Exactly the lines from the one containing "King Kong - Special Edition (+Blu-ray)" through the end of the data, and nothing more, should be retyped; pictures stay out.

▶ _Material to process_:
* * *
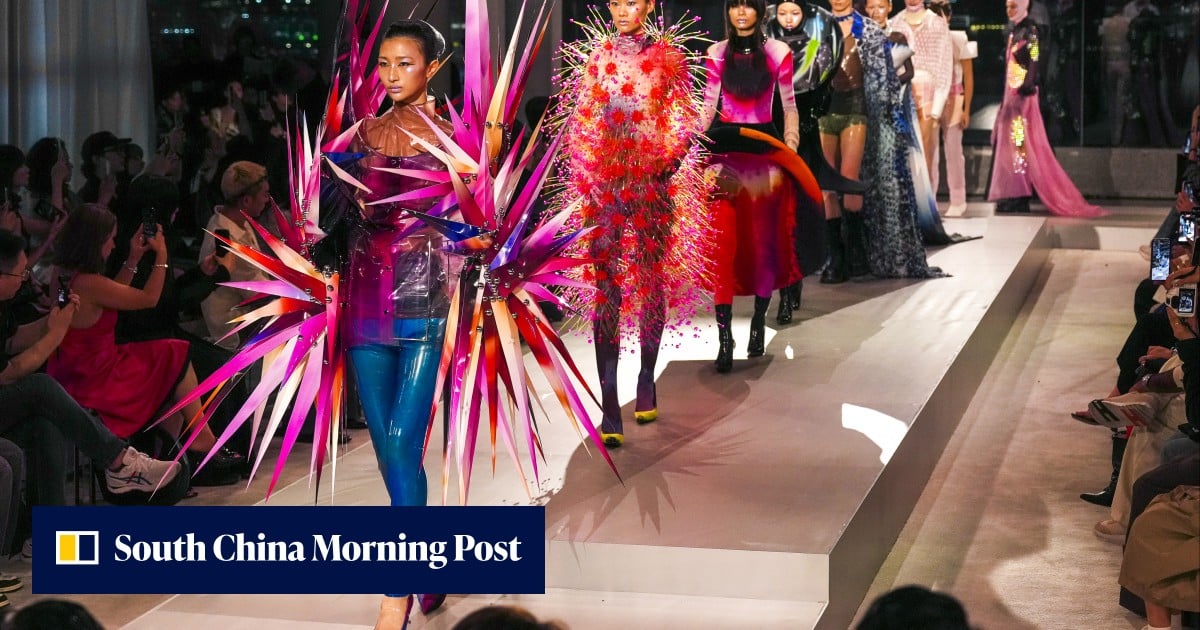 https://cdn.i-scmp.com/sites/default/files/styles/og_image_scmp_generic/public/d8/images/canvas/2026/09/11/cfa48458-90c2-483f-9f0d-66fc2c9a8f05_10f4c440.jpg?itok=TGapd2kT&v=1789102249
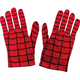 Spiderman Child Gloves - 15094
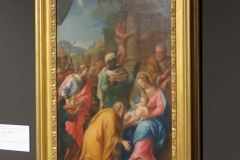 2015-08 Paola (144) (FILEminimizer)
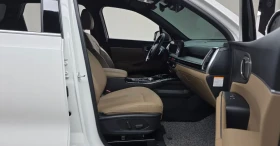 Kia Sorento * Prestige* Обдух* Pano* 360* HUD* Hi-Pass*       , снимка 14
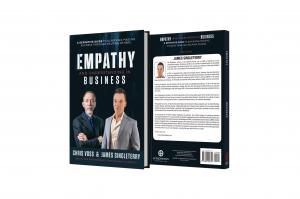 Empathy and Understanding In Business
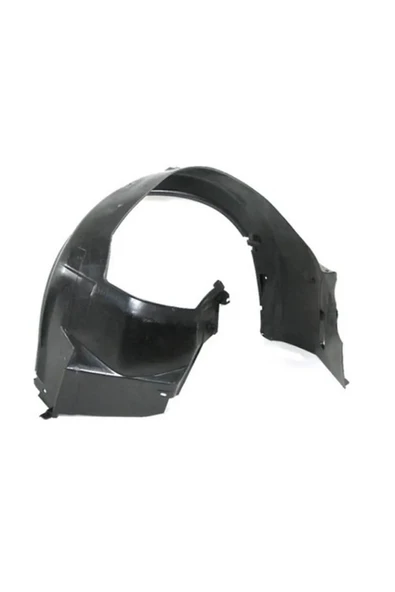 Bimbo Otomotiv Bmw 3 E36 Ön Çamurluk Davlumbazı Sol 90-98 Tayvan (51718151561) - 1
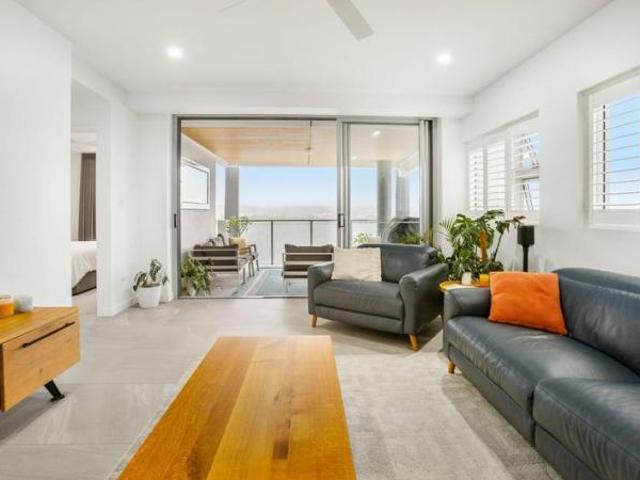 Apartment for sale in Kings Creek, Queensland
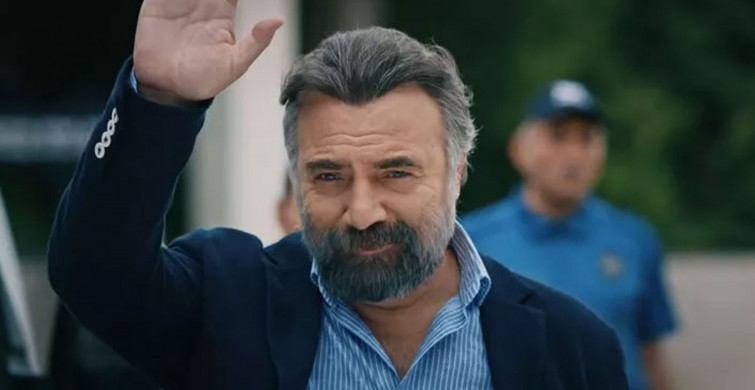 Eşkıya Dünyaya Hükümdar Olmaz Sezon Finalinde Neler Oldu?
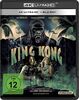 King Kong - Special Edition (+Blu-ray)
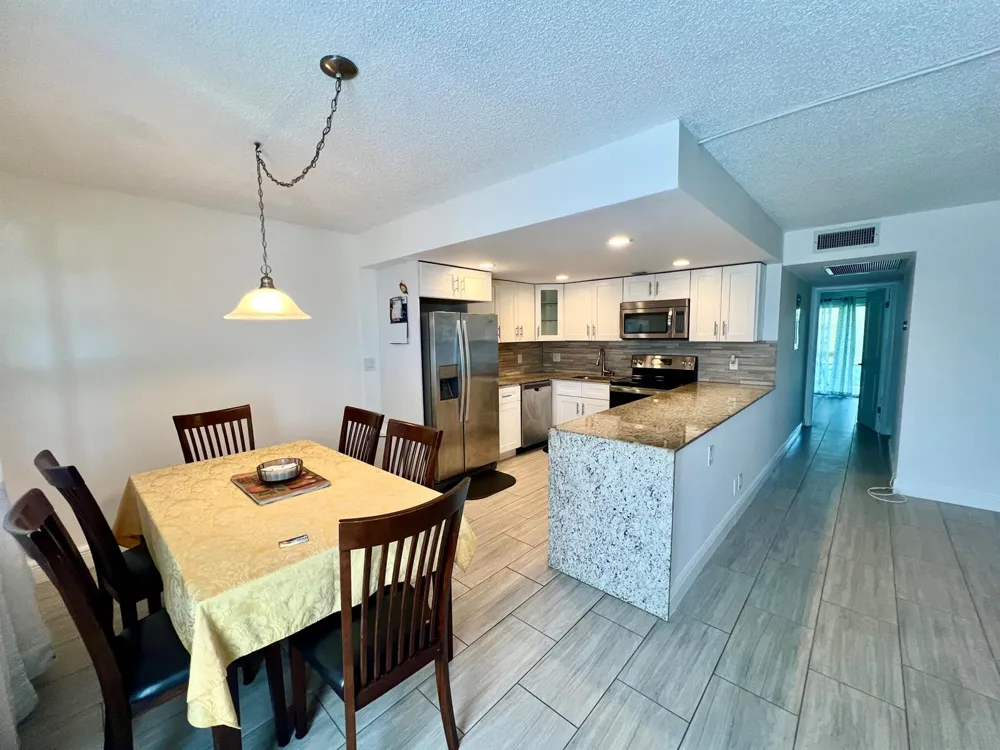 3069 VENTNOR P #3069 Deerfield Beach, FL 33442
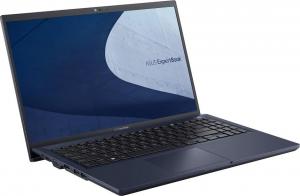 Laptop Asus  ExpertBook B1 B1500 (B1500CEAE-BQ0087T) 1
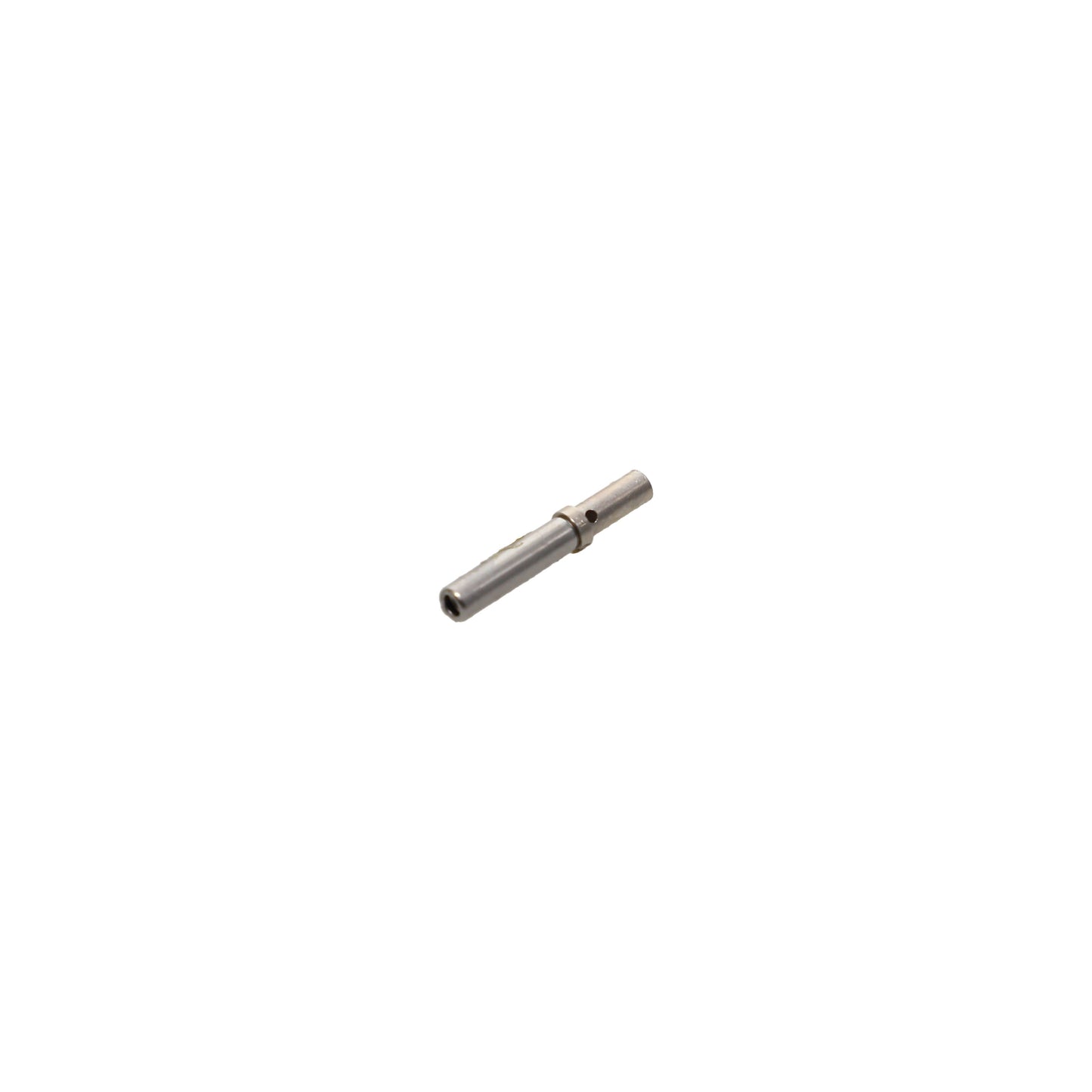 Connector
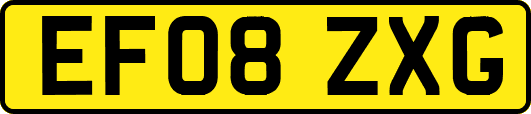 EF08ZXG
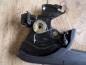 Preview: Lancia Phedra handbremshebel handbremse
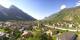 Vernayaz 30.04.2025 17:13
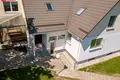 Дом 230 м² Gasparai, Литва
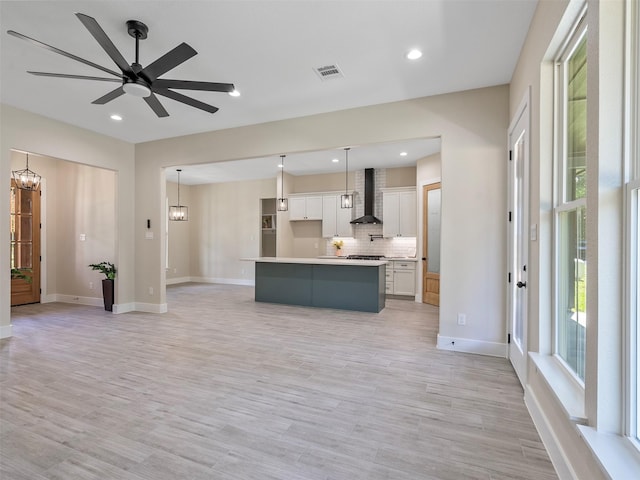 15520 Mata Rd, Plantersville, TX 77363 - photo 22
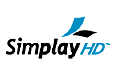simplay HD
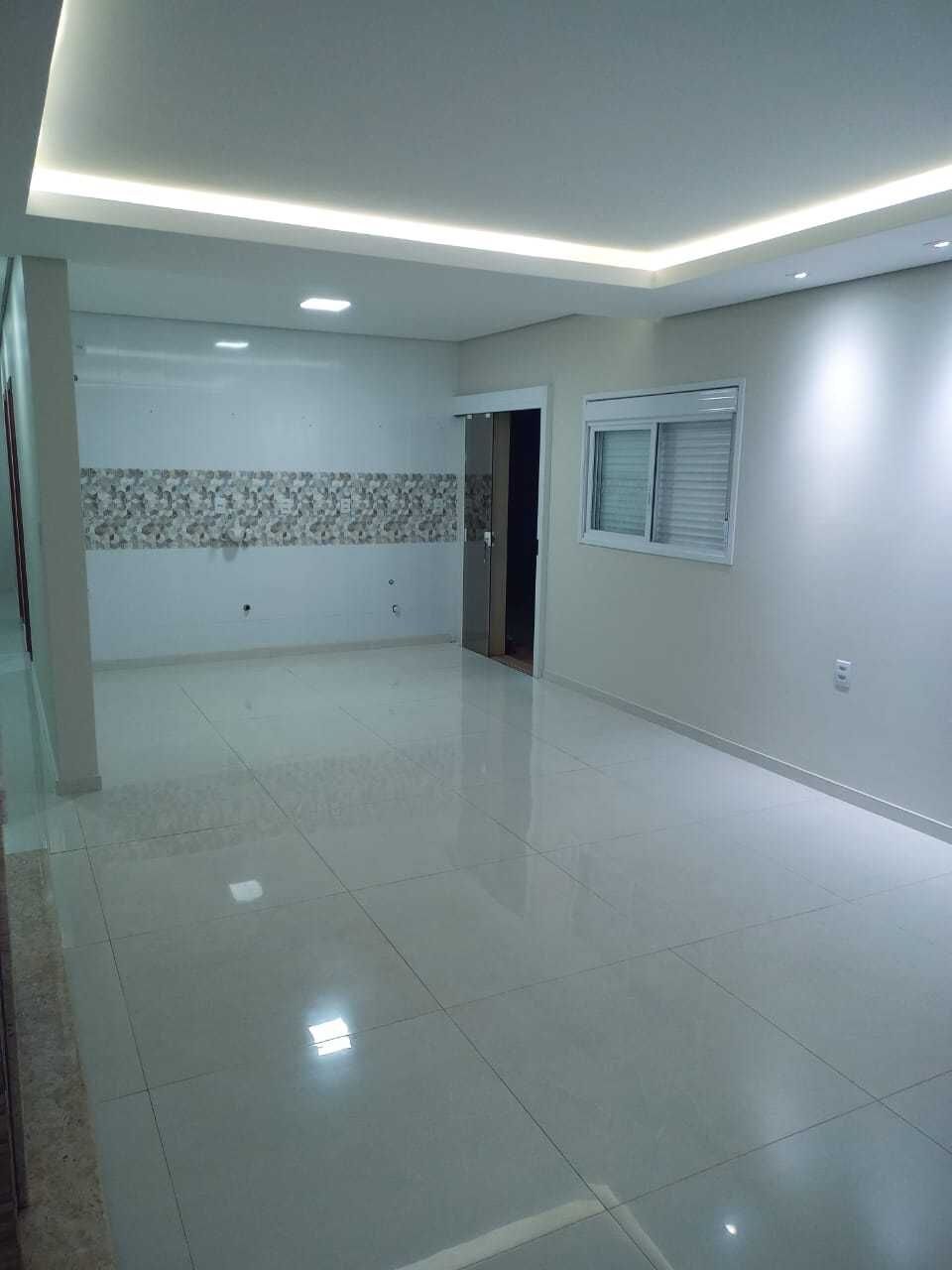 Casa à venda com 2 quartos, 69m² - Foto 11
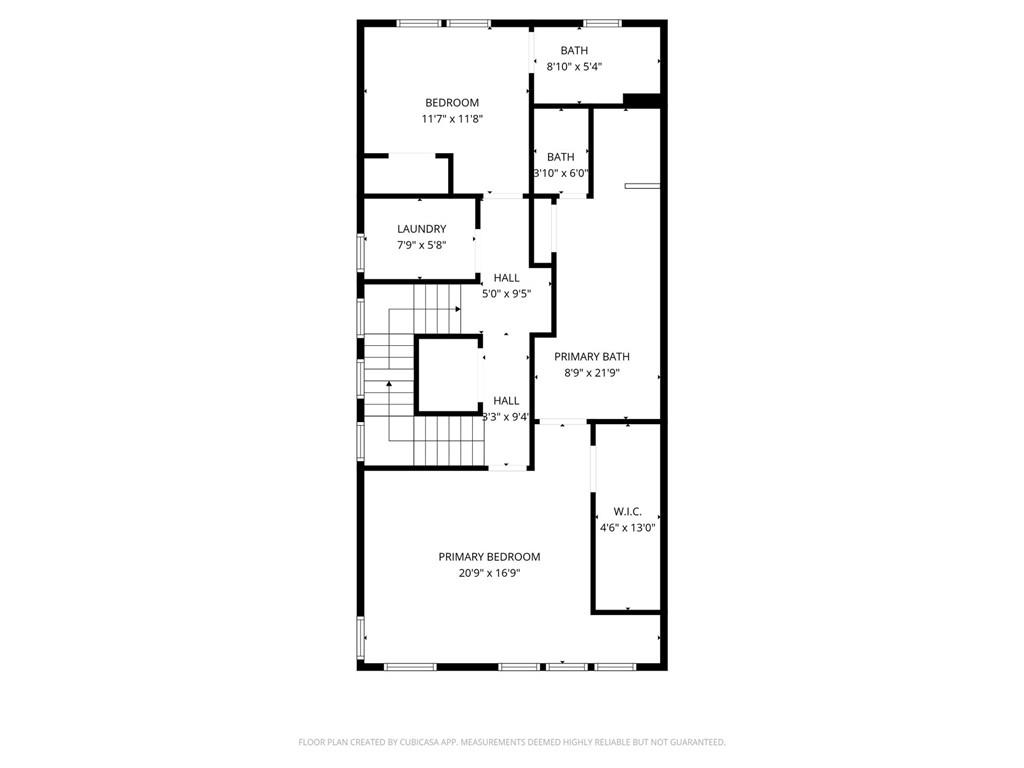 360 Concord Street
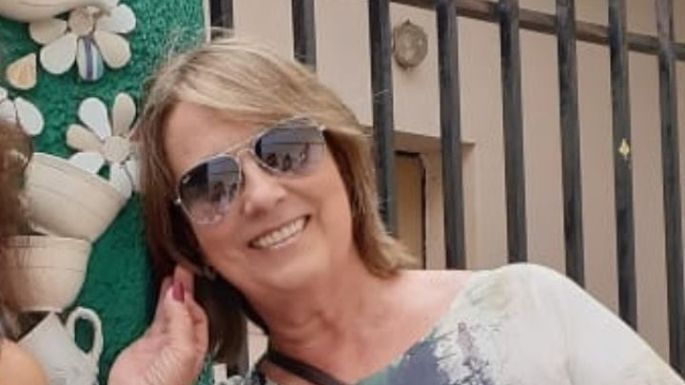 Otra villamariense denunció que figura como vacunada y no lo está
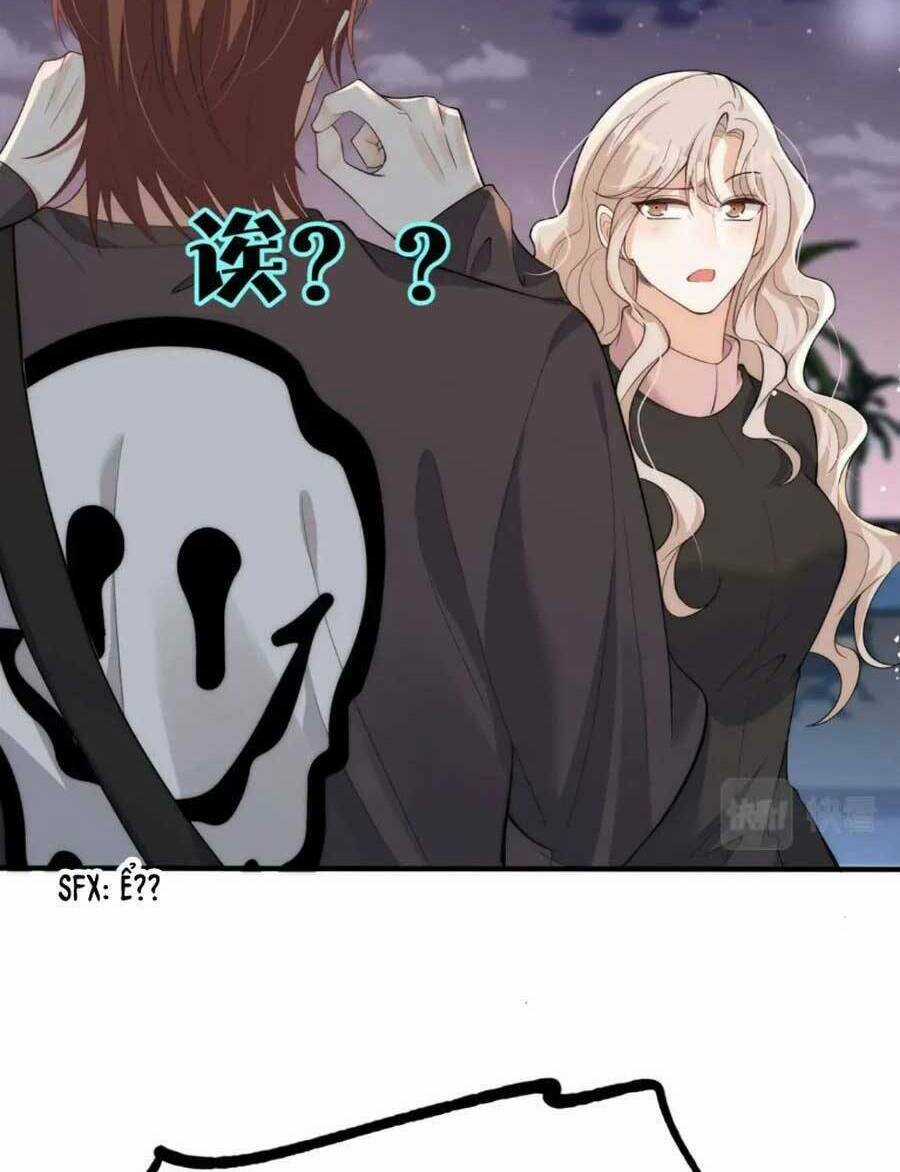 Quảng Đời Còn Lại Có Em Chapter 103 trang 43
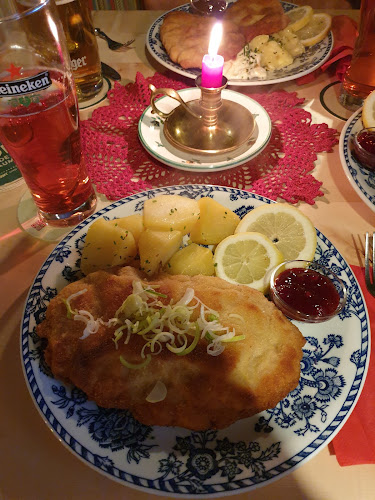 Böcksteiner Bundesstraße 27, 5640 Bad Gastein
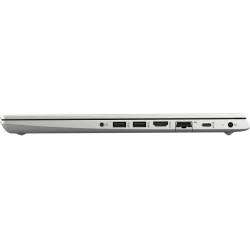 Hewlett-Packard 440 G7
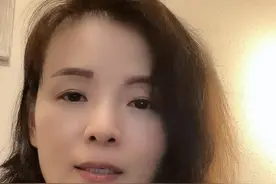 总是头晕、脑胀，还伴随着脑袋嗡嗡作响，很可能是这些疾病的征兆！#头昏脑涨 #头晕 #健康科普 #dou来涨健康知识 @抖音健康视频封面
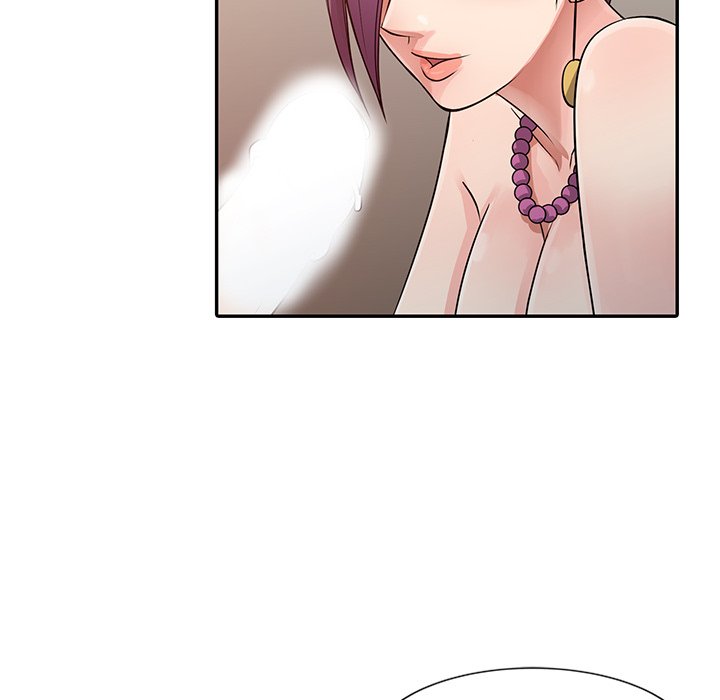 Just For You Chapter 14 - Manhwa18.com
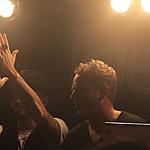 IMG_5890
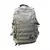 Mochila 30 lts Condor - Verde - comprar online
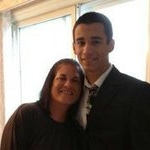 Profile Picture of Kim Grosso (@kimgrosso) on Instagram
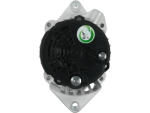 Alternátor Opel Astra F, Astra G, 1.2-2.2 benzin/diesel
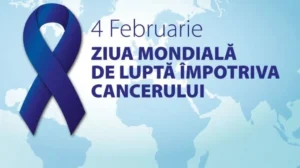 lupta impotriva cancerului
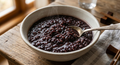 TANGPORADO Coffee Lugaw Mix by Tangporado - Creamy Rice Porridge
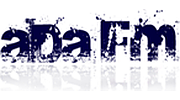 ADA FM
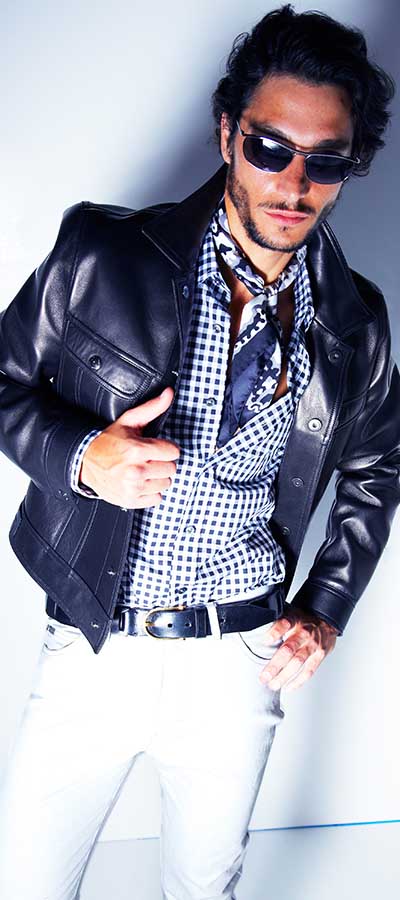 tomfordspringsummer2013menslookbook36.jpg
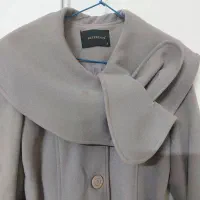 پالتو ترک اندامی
* * *
▶ _Your response_:
 King Kong - Special Edition (+Blu-ray)
 3069 VENTNOR P #3069 Deerfield Beach, FL 33442
 Laptop Asus  ExpertBook B1 B1500 (B1500CEAE-BQ0087T) 1
 Connector
 EF08ZXG
 Preview: Lancia Phedra handbremshebel handbremse
 Vernayaz 30.04.2025 17:13
 Дом 230 м² Gasparai, Литва
 15520 Mata Rd, Plantersville, TX 77363 - photo 22
simplay HD
 Casa à venda com 2 quartos, 69m² - Foto 11
 360 Concord Street
 Otra villamariense denunció que figura como vacunada y no lo está
 Quảng Đời Còn Lại Có Em Chapter 103 trang 43
 Böcksteiner Bundesstraße 27, 5640 Bad Gastein
 Hewlett-Packard 440 G7
 总是头晕、脑胀，还伴随着脑袋嗡嗡作响，很可能是这些疾病的征兆！#头昏脑涨 #头晕 #健康科普 #dou来涨健康知识 @抖音健康视频封面
 Just For You Chapter 14 - Manhwa18.com
 IMG_5890
 Mochila 30 lts Condor - Verde - comprar online
 Profile Picture of Kim Grosso (@kimgrosso) on Instagram
 Alternátor Opel Astra F, Astra G, 1.2-2.2 benzin/diesel
 lupta impotriva cancerului
 TANGPORADO Coffee Lugaw Mix by Tangporado - Creamy Rice Porridge
 ADA FM
 tomfordspringsummer2013menslookbook36.jpg
 پالتو ترک اندامی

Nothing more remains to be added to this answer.